Depois que Deus morreu.

Que Deus ia morrer todos nós sabíamos, afinal, Deus é a mais mortal de todas as criaturas. Só não sabíamos o significado da angústia de sua morte.

Deus caiu dos céus sobre a terra, uma massa de proporções gigantescas que abriu os mares ao se colidir com o globo. Seu corpo prestes-a-morrer era enorme. As feridas do coração divino se abriram no impacto, as suturas se alastraram sobre a terra, o pus jorrou de seu peito e sua imundície banhou a humanidade.

Absolutamente tudo em Deus fedia e fodia, seu corpo se abria aos poucos e mostrava a podridão em seu interior: os órgãos negros de alguém que um dia já reinou sobre o cosmos. Ainda assim, respirava e chorava, lamentava a própria dor, o fim de si, o fim de tudo.
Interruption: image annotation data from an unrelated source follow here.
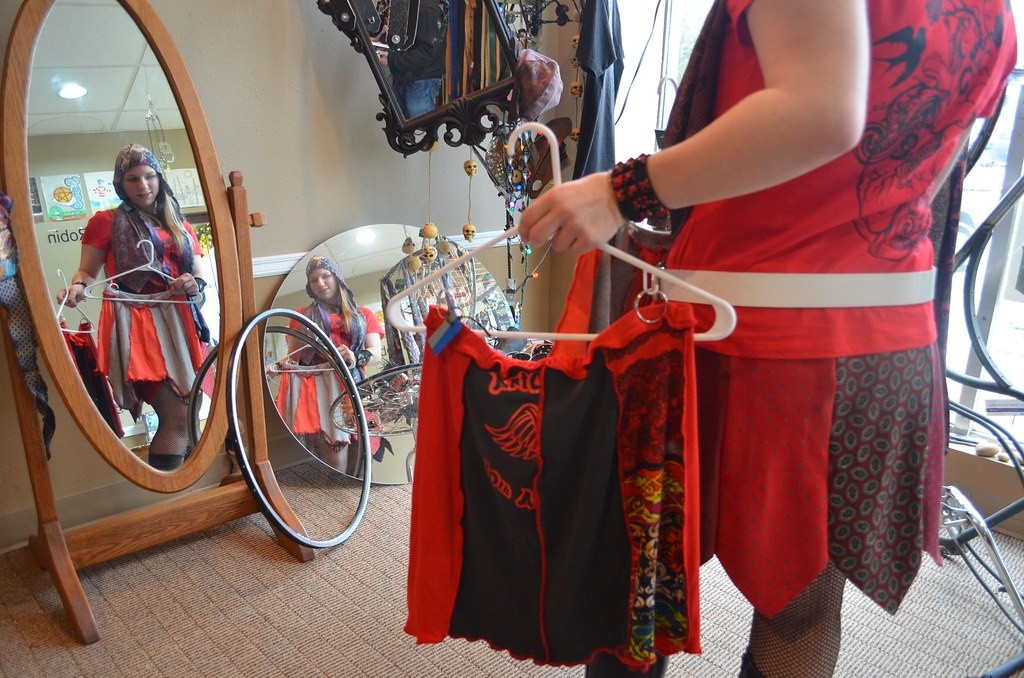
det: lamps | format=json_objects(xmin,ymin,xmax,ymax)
[{"xmin": 140, "ymin": 66, "xmax": 174, "ymax": 180}]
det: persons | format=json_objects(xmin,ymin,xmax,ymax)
[
  {"xmin": 265, "ymin": 256, "xmax": 384, "ymax": 475},
  {"xmin": 373, "ymin": 0, "xmax": 450, "ymax": 119},
  {"xmin": 517, "ymin": 0, "xmax": 1018, "ymax": 678},
  {"xmin": 56, "ymin": 144, "xmax": 207, "ymax": 471}
]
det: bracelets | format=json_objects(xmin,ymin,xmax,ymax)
[
  {"xmin": 74, "ymin": 281, "xmax": 91, "ymax": 293},
  {"xmin": 276, "ymin": 361, "xmax": 283, "ymax": 375},
  {"xmin": 611, "ymin": 154, "xmax": 670, "ymax": 223}
]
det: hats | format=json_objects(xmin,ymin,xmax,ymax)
[
  {"xmin": 305, "ymin": 255, "xmax": 352, "ymax": 298},
  {"xmin": 113, "ymin": 144, "xmax": 175, "ymax": 203}
]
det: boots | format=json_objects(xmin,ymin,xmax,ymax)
[
  {"xmin": 148, "ymin": 453, "xmax": 184, "ymax": 472},
  {"xmin": 585, "ymin": 653, "xmax": 669, "ymax": 678},
  {"xmin": 183, "ymin": 446, "xmax": 191, "ymax": 460},
  {"xmin": 739, "ymin": 642, "xmax": 764, "ymax": 678}
]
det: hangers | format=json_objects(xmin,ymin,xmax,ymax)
[
  {"xmin": 385, "ymin": 121, "xmax": 736, "ymax": 341},
  {"xmin": 53, "ymin": 270, "xmax": 96, "ymax": 333},
  {"xmin": 268, "ymin": 323, "xmax": 356, "ymax": 373},
  {"xmin": 83, "ymin": 239, "xmax": 203, "ymax": 303}
]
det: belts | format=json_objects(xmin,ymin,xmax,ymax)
[{"xmin": 661, "ymin": 266, "xmax": 937, "ymax": 308}]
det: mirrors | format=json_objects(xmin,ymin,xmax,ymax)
[
  {"xmin": 316, "ymin": 0, "xmax": 525, "ymax": 155},
  {"xmin": 262, "ymin": 224, "xmax": 517, "ymax": 487},
  {"xmin": 0, "ymin": 0, "xmax": 315, "ymax": 647}
]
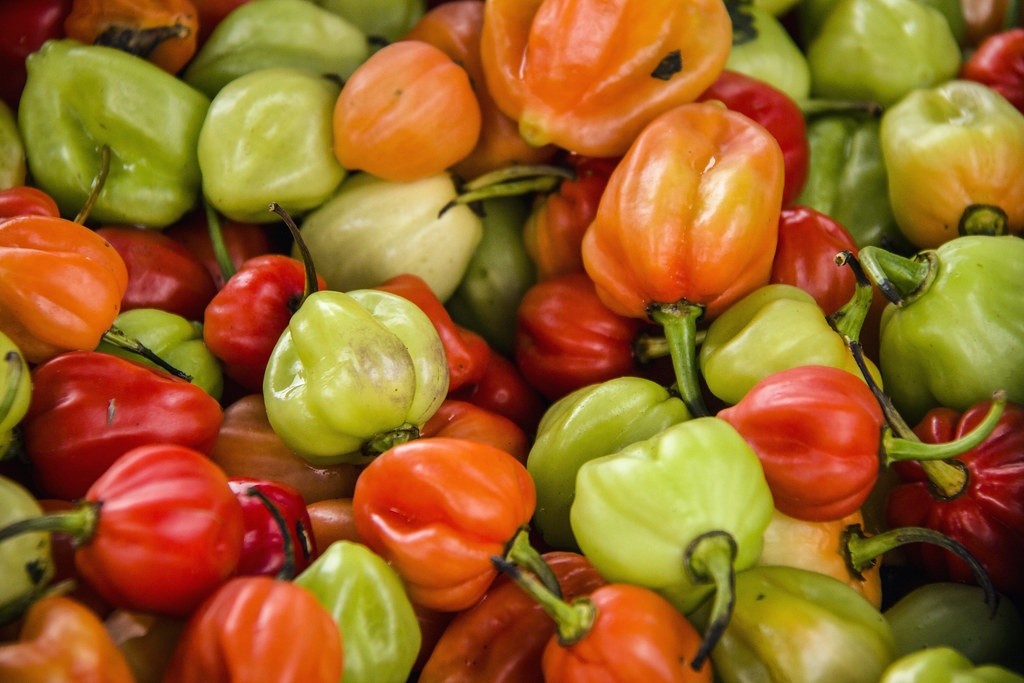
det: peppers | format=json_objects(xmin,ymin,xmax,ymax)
[{"xmin": 0, "ymin": 0, "xmax": 1024, "ymax": 683}]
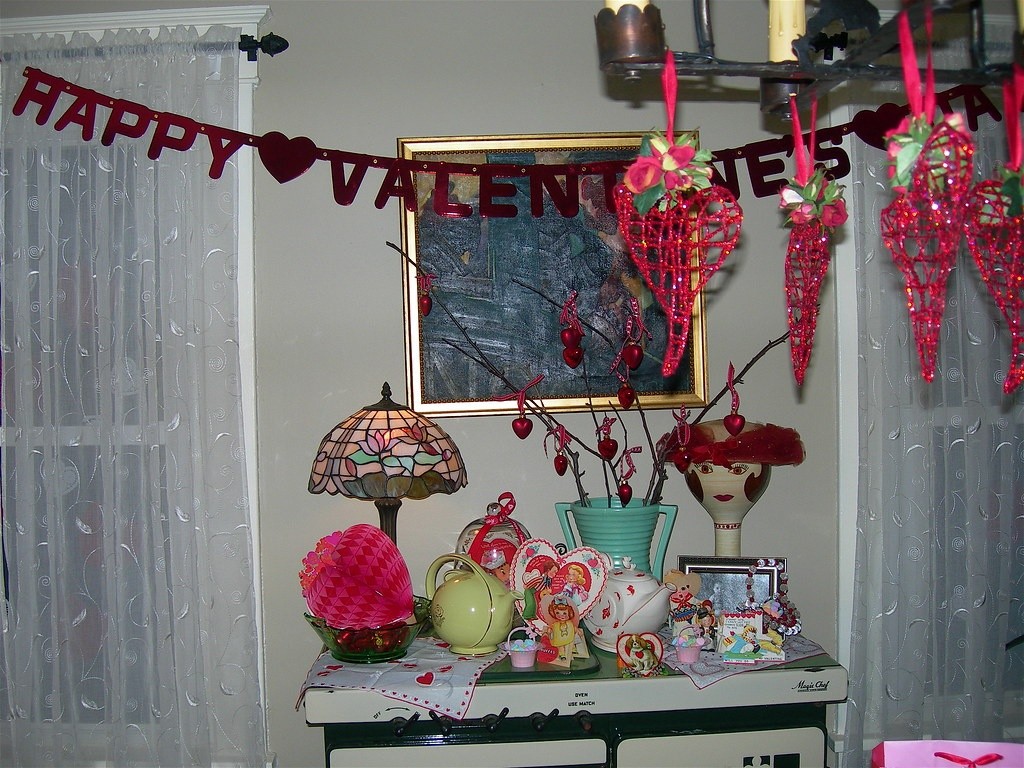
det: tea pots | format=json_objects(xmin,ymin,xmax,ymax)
[
  {"xmin": 425, "ymin": 554, "xmax": 525, "ymax": 654},
  {"xmin": 583, "ymin": 568, "xmax": 676, "ymax": 653}
]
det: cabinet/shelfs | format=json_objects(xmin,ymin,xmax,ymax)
[{"xmin": 295, "ymin": 620, "xmax": 850, "ymax": 768}]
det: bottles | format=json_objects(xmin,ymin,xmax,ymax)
[{"xmin": 454, "ymin": 503, "xmax": 532, "ymax": 591}]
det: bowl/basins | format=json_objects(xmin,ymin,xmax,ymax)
[{"xmin": 303, "ymin": 595, "xmax": 432, "ymax": 664}]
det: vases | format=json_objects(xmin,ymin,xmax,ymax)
[{"xmin": 553, "ymin": 495, "xmax": 678, "ymax": 582}]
Não tinha mais controle sobre seu corpo, urinava sobre si mesmo. Seu xixi banhava a sua prole, sua merda fedia e toda a res extensa conseguia sentir seus odores.

Há quem se alimentasse de seus dejetos, seu sangue, seu mijo, sua merda, suas lágrimas e seu pus, jurando serem milagrosos, mas todos que fizeram isso infectaram-se e morreram em poucos dias.

Logo, Deus se mostrou uma praga sobre a terra, seu cheiro era insuportável. foi dominado por um bilhão de vermes que trafegavam pela extensão transnacional de seu cadáver.

Muitos perderam a fé em Deus e principalmente em si mesmos, sua agonia era a agonia de tudo o que existia, afinal, o ser-humano não é capaz de pensar em um Deus que sofre.

Finalmente chegaram ao extremo do possível: “vamos explodir Deus”. Instalaram sobre a sua carcaça fétida as armas mais poderosas que a tecnologia podia fornecer, apertaram o gatilho e os pedaços de Deus voaram com uma velocidade absurda e fizeram um anel que rodeava a terra, a humanidade foi consumida no processo.

Os poucos que sobraram viveram de uma angústia infinda e um medo agudo. Acreditavam que as armas serviam para a proteção da espécie, e tinham perdido a mais poderosa arma que o homem um dia já criou: perderam Deus, perderam a religião.